Platform: ASP.NET 4.0 MVC 4 C# jQuery
Here's what I want to do.
I'm building a simple forum for my product. I want to give users a text area to enter their posts or comments.
- I'd like to allow basic text formatting HTML and links - like p, a, b, i
- Don't want any other html styling - i.e. div, span, etc. etc.
- Don't want any scripting access
Is there a clever way to do this? I could, for e.g., allow unsafe text and examine it on the server side but I doubt I'd be able to clean it up correctly and might open security holes.
Preferably want to avoid heavy duty plugins.
Thanks!
(PS - my worst fallback is that I allow safe text only, i.e. keep the ASP.NET security on, and then use a special markup for links - like [link] [b] [i])

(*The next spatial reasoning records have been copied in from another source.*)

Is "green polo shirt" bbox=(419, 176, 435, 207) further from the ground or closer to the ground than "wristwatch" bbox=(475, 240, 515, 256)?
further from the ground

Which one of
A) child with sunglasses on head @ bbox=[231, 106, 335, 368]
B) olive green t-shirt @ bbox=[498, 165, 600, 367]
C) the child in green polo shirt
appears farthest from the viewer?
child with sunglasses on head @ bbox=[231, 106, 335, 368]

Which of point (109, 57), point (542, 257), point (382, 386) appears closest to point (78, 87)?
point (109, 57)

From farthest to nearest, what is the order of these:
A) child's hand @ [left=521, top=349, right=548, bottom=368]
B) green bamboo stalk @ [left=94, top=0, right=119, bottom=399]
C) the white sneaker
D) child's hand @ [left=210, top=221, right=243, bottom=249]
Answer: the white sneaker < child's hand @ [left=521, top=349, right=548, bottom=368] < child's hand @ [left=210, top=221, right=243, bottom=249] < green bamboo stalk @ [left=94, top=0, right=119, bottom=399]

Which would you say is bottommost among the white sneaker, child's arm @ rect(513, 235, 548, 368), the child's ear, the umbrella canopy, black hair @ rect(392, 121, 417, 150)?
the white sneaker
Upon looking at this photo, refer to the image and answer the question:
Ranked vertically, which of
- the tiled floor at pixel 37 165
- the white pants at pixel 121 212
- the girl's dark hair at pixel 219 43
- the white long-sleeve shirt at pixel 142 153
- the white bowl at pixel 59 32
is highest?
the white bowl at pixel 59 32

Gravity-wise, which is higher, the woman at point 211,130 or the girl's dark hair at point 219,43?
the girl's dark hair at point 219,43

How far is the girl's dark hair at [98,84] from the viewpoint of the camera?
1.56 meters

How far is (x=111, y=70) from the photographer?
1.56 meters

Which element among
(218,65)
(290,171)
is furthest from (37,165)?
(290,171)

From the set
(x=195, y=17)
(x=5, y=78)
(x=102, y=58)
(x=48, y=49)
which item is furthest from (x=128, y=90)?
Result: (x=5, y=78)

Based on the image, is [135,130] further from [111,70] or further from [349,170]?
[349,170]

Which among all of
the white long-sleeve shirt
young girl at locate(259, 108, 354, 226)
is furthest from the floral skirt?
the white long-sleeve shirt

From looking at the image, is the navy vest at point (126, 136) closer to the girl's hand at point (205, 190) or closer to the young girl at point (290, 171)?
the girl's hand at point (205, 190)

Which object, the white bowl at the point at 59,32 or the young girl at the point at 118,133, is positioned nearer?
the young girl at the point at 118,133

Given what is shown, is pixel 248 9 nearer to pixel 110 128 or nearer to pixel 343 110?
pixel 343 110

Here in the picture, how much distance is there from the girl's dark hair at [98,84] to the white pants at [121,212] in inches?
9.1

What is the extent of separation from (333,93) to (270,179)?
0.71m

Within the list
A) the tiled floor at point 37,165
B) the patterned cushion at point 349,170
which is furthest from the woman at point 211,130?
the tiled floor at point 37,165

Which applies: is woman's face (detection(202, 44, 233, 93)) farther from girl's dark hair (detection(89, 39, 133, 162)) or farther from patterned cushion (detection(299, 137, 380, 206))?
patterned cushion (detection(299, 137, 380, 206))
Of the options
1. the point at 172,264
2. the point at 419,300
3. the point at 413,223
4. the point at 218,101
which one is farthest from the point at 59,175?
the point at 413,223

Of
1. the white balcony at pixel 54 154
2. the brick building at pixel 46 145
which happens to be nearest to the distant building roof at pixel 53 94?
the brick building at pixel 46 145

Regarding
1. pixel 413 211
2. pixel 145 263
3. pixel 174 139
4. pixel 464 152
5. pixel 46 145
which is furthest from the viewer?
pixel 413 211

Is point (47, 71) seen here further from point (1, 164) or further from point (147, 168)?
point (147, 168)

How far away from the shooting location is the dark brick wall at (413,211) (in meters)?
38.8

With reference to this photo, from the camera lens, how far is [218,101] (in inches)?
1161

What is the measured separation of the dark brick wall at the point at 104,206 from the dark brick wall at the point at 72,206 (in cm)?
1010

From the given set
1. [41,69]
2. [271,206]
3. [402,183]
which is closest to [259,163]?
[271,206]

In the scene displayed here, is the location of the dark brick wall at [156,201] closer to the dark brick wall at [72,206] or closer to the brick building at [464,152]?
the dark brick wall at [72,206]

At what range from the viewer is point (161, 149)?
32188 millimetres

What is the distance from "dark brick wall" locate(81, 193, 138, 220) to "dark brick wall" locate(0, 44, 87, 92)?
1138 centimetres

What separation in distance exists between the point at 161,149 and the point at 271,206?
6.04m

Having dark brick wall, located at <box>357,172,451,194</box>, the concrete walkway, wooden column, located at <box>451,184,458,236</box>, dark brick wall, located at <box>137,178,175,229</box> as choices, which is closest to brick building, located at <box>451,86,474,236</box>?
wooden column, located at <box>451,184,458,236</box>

No matter what approach you use, you need to assume everything entered into the field is malicious, i.e. don't trust any data.
I wouldn't bother too much with any client validation in JavaScript/jQuery. It'll be complex and only need to be redone server side.
Server side you want to take a whitelist approach, i.e. if it's not on the list, it's invalid. You wouldn't be able to use a XML processor because the user's text may not result in valid XML, instead you'd probably want to use a regular expression.
I would define a set of tags that are valid (you've said p, a, b and i but I would be weary of the last two as you'd almost never get them in 'wild' html), I would then define if and which attributes are valid for these tags. I'm guessing you'd want at the very least a href on the a.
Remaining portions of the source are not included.